Another belly swoop. This guy. He didn't stop with them. Even when he should. Because, come on. He was twenty thousand leagues under the sea with his trust issues.
"Then maybe you should make a new plan," I said with a shrug.
"Let's drink to that," Rob said with a laugh. He lifted his glass. "To new plans. The meaningful kind."
I reached for my glass, paused before raising it. "Does this meaningful plan imply you're no longer looking to fuck away memories of your ex?"
"I'd still like to do that," he conceded.
I pressed my fingers against the goblet's narro
w stem. "Are the terms the same?"
"I don't know yet." He reached across the table, clinked his glass against mine. "I can't make any promises."
"I don't want promises."
"Then what do you want?" he asked.
I brought the glass to my lips, smiling as I drank. "I don't know yet."
Chapter Fifteen
My date was scarfing donuts like it was almost hibernation season.

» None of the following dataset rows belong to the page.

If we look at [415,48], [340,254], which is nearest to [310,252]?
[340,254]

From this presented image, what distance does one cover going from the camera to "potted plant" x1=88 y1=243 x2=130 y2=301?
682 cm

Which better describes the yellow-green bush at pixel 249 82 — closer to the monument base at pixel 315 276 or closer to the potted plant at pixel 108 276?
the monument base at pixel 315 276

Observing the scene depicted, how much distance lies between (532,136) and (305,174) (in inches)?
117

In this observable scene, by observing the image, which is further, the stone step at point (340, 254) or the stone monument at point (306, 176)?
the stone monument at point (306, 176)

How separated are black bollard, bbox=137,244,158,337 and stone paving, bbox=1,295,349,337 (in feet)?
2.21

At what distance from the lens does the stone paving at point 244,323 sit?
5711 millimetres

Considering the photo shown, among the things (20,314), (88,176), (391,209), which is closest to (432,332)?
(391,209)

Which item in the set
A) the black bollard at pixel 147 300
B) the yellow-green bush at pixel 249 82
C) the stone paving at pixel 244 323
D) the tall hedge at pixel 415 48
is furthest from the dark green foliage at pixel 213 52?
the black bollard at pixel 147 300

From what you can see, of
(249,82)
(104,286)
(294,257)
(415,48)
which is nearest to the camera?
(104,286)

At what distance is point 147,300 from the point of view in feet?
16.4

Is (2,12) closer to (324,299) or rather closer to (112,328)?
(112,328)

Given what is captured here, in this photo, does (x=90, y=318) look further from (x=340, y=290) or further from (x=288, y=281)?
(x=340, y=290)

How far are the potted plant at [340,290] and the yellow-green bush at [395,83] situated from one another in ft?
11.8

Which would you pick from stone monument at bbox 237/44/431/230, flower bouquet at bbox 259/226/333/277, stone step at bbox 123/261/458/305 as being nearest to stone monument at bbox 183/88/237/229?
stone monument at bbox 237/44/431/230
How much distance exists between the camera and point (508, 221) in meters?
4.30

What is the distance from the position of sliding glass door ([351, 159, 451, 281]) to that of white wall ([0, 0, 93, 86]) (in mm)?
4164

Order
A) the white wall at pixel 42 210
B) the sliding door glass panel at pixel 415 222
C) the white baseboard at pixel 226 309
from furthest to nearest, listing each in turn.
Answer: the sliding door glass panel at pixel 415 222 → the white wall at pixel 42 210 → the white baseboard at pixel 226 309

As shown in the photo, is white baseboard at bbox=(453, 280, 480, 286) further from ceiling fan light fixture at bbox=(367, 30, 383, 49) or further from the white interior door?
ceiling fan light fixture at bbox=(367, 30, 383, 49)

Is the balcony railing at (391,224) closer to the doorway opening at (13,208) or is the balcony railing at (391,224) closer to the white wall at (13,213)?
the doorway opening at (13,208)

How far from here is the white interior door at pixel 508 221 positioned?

"You eat these," I started, gesturing to the Blackbird Donuts box between us, "and you don't gain a pound. Do you?"
Andy licked a dollop of blackberry jam from her thumb, a casualty of an overzealous bite into her third donut of the morning. She spared me a sheepish glance before returning to her pastry.
"I'd hate you but that seems pointless," I muttered.
"Completely pointless," she replied. "Who would you complain to about the men chasing after you if you didn't keep me around?"
"I never said anything about getting rid of you," I replied, glancing into the box. "I'm capable of hating you while keeping you as my friend."
I'd already had a vanilla old-fashioned with Blackbird's special vanilla bean glaze but now I was thinking about that Boston Crème Bismarck. I freaking loved Boston Crème and I would've chosen it if this bakery didn't make such incredible vanilla cake donuts. I would've gotten two but I also wanted to be able to function this afternoon and not fall into a carbs-and-sugar coma.
Andy nodded, saying, "Women are complicated."
"Only the human ones," I replied. "You, my friend, are not human. You're some kind of fairy or sprite. Tinker Bell, but goth."
She put her donut down, wiped her hands on a paper napkin, and held up her pointer finger. "I'll be right back."
I figured she was going for another dozen. Instead, she headed for the counter filled with cutlery, straws, and coffee complements. She grabbed a few things before giving the display case a meaningful glance. She was thinking about another dozen. I knew it. When she returned to the table, she produced a plastic knife and cut the Bismarck down the middle.